Weingläser mit Stiel sollten am Stiel angefasst werden und nicht am Kelch. Dadurch beeinflusst man die Temperatur des Weines nicht und das Glas erzeugt beim Anstoßen einen angenehmen Klang.

Was ist die richtige Füllmenge des Glases?

Hier unterschiedet man zwischen Wein- und Sektglas. Die Faustregel besagt, dass nicht mehr als ein Drittel des Glases befüllt werden sollte. Bei großen Gläsern reicht sogar ein Viertel. Eine Ausnahme ist das Sektglas, das beinahe voll eingeschenkt wird.

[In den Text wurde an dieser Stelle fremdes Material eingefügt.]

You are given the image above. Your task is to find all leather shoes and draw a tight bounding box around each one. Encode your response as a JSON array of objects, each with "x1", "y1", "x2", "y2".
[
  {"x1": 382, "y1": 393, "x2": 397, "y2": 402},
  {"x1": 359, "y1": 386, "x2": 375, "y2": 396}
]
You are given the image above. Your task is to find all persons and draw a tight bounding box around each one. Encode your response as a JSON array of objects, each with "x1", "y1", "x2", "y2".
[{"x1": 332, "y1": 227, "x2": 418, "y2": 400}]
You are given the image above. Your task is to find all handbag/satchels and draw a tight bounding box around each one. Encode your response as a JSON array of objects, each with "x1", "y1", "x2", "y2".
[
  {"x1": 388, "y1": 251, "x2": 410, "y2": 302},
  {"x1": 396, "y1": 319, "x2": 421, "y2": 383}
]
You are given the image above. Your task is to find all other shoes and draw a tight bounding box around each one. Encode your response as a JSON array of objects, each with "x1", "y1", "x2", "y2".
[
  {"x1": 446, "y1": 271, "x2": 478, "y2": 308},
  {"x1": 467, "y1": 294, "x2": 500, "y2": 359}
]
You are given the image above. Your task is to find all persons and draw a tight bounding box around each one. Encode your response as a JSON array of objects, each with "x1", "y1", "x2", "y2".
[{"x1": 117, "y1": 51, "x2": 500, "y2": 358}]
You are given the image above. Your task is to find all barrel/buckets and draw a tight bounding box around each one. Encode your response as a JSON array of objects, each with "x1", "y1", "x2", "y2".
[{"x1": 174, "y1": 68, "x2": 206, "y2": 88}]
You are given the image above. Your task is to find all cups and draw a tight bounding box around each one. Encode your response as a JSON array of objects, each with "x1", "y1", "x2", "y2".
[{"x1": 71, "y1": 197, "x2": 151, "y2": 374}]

Wie bewahre ich Weingläser richtig auf?

Die meisten Gläser sind spülmaschinengeeignet, dennoch sollte man sie nach dem Spülgang mit einem sauberen Poliertuch abtrocknen, sodass sie keine Wasserflecken bekommen. Um unerwünschten Gerüchen vorzubeugen, sollte man die Poliertücher ohne Weichspüler waschen.

Darüber hinaus ist es empfehlenswert, direkten Kontakt mit anderen Gläsern oder Metall zu vermeiden, damit die Gläser nicht verkratzen.

Flecken am Glas entstehen durch Wasser mit hohem Härtegrad. Sie lassen sich aber leicht mit weißem Essig entfernen.